# Phase Transition in Attention: A Bayesian Theory of Copy Head Emergence

> This study proposes a Bayesian theory for attention feature learning. By analyzing the training of a single-layer softmax attention network on the copy task, it finds that softmax attention exhibits a first-order phase transition, while linear attention undergoes a second-order phase transition followed by smooth evolution, providing a first-principles explanation for the sudden emergence of copy circuits in Transformers.

- 板块: [Openclaw Llm](https://www.zingnex.cn/en/forum/board/openclaw-llm)
- 发布时间: 2026-06-10T13:26:56.000Z
- 最近活动: 2026-06-11T01:23:34.596Z
- 热度: 128.1
- 关键词: attention mechanism, phase transition, Bayesian theory, copy head, induction head, transformer, in-context learning
- 页面链接: https://www.zingnex.cn/en/forum/thread/llm-arxiv-2606-12058v1
- Canonical: https://www.zingnex.cn/forum/thread/llm-arxiv-2606-12058v1
- Markdown 来源: floors_fallback

---

## [Introduction] Bayesian Theory of Attention Phase Transition: A First-Principles Explanation for Copy Head Emergence

The title of this paper is 'Phase Transition in Attention: A Bayesian Theory of Copy Head Emergence', released by the arXiv author team on June 10, 2026 (original link: http://arxiv.org/abs/2606.12058v1). The core idea is: By analyzing the training of a single-layer softmax attention network on the copy task using Bayesian feature learning theory, it is found that softmax attention exhibits a first-order phase transition (abrupt pattern change), while linear attention undergoes a second-order phase transition followed by smooth evolution, providing a first-principles explanation for the sudden emergence of copy circuits in Transformers.

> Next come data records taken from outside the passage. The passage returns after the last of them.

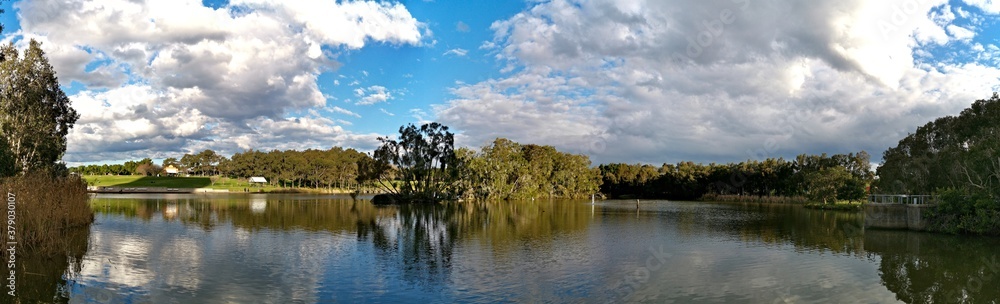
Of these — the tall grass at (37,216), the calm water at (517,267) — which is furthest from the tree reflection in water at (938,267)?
the tall grass at (37,216)

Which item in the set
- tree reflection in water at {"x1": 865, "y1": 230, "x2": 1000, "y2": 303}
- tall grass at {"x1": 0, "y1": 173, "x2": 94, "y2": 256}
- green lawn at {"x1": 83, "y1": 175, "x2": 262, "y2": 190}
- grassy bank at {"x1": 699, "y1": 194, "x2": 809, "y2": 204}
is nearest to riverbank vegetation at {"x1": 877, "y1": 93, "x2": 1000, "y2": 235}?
tree reflection in water at {"x1": 865, "y1": 230, "x2": 1000, "y2": 303}

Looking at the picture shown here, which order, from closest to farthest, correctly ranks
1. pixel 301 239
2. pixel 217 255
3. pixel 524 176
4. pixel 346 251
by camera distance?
pixel 217 255 < pixel 346 251 < pixel 301 239 < pixel 524 176

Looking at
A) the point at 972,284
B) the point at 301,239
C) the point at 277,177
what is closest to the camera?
the point at 972,284

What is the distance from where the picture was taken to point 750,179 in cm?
11719

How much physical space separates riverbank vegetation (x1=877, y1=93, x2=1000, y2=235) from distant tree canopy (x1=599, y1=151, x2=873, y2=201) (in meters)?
14.5

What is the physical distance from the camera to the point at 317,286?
57.5 ft

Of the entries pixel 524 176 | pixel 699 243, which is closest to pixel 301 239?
pixel 699 243

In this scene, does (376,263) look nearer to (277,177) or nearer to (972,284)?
(972,284)

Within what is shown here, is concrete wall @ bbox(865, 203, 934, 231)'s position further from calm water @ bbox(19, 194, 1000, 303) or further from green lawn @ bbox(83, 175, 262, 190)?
green lawn @ bbox(83, 175, 262, 190)

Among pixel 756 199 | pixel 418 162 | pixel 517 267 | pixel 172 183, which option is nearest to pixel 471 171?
pixel 418 162

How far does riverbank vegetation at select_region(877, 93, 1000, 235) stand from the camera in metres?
35.0

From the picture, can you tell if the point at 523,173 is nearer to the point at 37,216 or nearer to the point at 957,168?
the point at 957,168

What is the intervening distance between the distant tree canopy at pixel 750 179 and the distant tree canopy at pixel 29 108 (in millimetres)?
91819

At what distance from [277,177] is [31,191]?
145 m
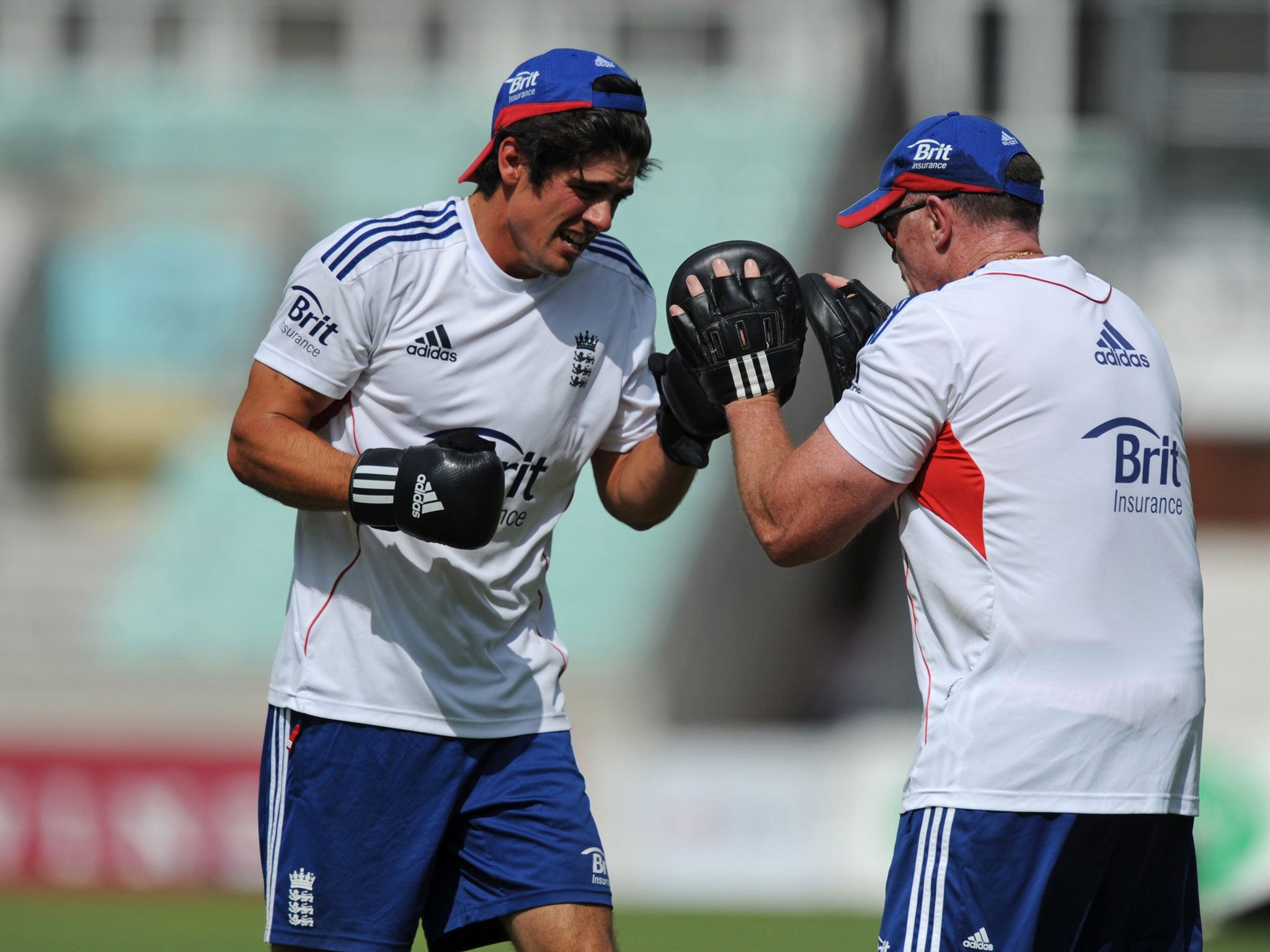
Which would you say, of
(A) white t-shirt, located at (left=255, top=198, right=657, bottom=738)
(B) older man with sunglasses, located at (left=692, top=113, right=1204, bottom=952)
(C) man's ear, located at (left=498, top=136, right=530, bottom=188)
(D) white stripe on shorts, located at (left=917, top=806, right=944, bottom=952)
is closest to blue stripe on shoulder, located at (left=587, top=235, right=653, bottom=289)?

## Research Background: Attention Emergence Phenomenon and the Importance of Copy Heads

The attention mechanism in the Transformer architecture is the core of in-context learning. During training, attention patterns are observed to emerge suddenly rather than evolve gradually, but there is a lack of theoretical explanation. The copy sub-circuit is a key component of the Transformer's induction head, responsible for identifying and copying input sequence patterns, and is the foundation of in-context learning ability. Understanding its formation mechanism is crucial for the learning mechanism of Transformers.

## Theoretical Framework and Research Methods

The research team proposes a Bayesian feature learning theory, treating attention weight learning as a Bayesian inference problem. The study setup involves training a single-layer softmax attention network on the copy task. By deriving the closed-form posterior distribution of the attention matrix, the problem is reduced to a low-dimensional order parameter space for analysis, simplifying the model while retaining core features.

## Core Findings: Phase Transition Phenomena and Comparison of Two Attention Mechanisms

As the amount of training data increases, the system undergoes a phase transition: before the transition, attention is disordered; after the transition point, copy circuits form. Experimental validations (Bayesian sampling and Adam training) consistently support this conclusion. Comparative analysis: Softmax attention exhibits a first-order phase transition (abrupt pattern change, similar to water freezing); linear attention initially undergoes a second-order phase transition (continuous change, similar to Curie temperature transition) followed by smooth evolution. The nonlinearity of softmax leads to discontinuous phase transition, explaining the sudden emergence of patterns.

## Connection to Large Language Models and Theoretical Contributions

Implications for large models: Emergent abilities may be related to phase transitions of attention heads, and there exists a critical data volume threshold; the theoretical framework can predict the timing of ability emergence. Theoretical contributions: Provides a first-principles framework, low-dimensional reduction technology enables analysis of complex dynamics, and interdisciplinary borrowing of statistical physics phase transition theory to explain neural network behavior.

## Limitations and Future Research Directions

Current limitations: The single-layer network differs from real multi-layer Transformers, only the copy task is analyzed, and some derivations rely on assumptions. Future directions: Extend to multi-layer architectures, analyze more in-context learning tasks, use phase transition theory to guide training strategies (e.g., data scheduling), explore phase transition behaviors of other components, and study critical phenomena at phase transition points (e.g., scaling laws).